# [ACTIVITY]
Return each line below exactly as it reads, and omit any image in it.
EXTRACTED ENTRIES below:
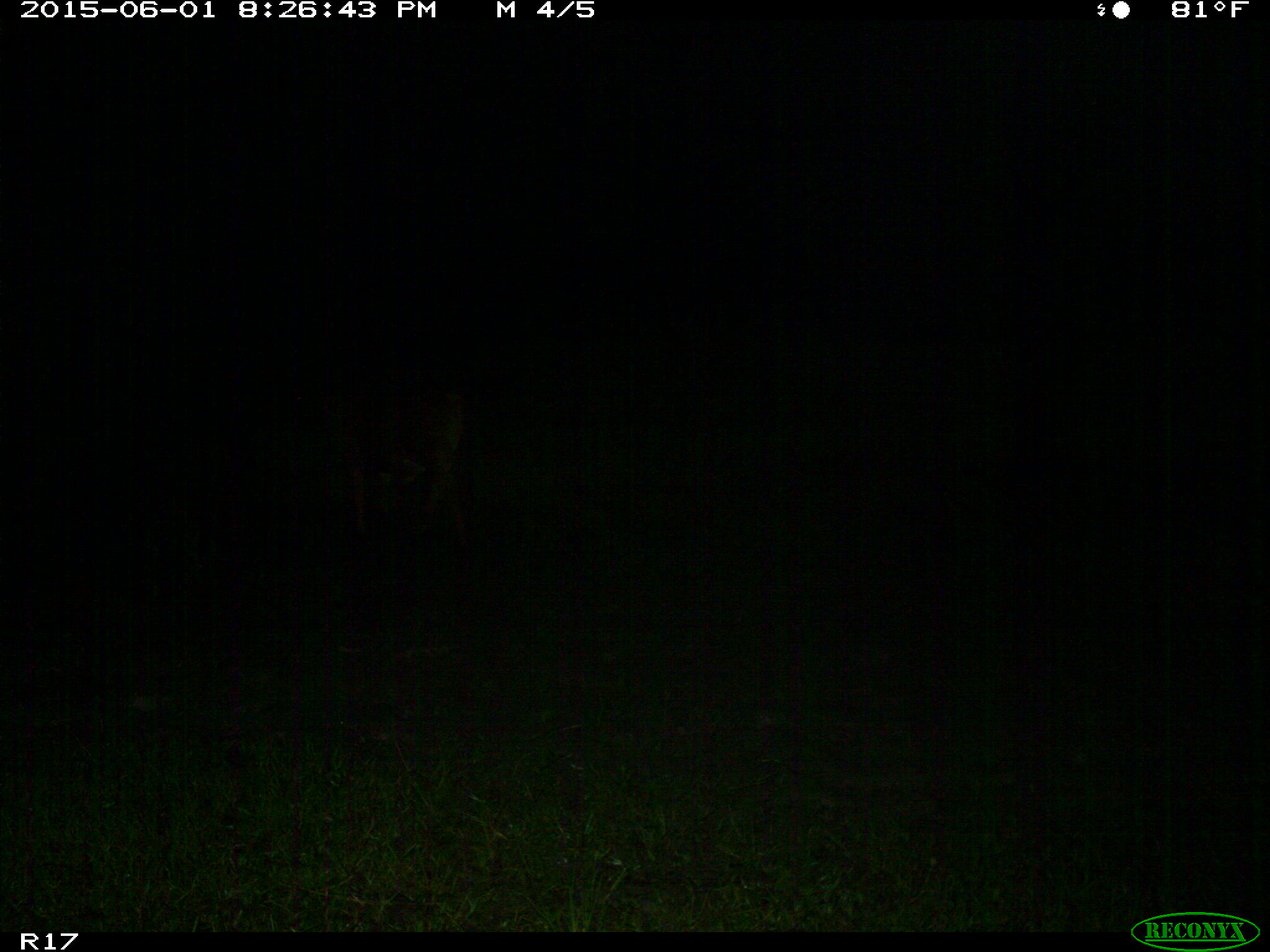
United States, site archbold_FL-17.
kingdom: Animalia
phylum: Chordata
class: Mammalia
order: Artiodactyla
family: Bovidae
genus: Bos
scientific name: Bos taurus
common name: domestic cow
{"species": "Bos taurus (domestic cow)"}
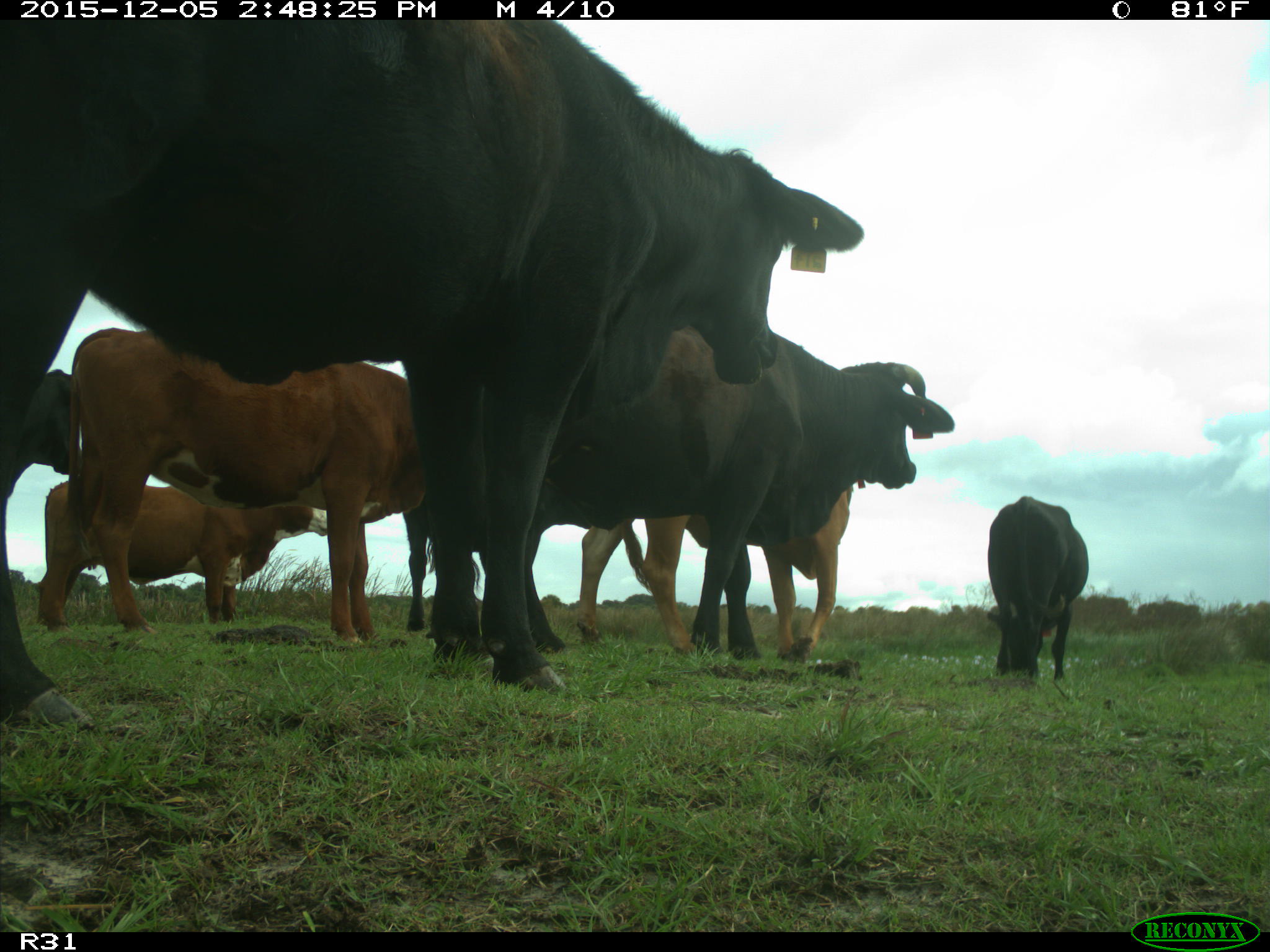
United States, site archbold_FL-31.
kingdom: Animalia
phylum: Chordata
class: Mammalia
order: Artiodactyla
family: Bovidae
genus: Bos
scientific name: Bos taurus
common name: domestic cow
End of EXTRACTED ENTRIES.
# [YOUR SOLUTION]
United States, site archbold_FL-17.
kingdom: Animalia
phylum: Chordata
class: Mammalia
order: Artiodactyla
family: Bovidae
genus: Bos
scientific name: Bos taurus
common name: domestic cow
{"species": "Bos taurus (domestic cow)"}
United States, site archbold_FL-31.
kingdom: Animalia
phylum: Chordata
class: Mammalia
order: Artiodactyla
family: Bovidae
genus: Bos
scientific name: Bos taurus
common name: domestic cow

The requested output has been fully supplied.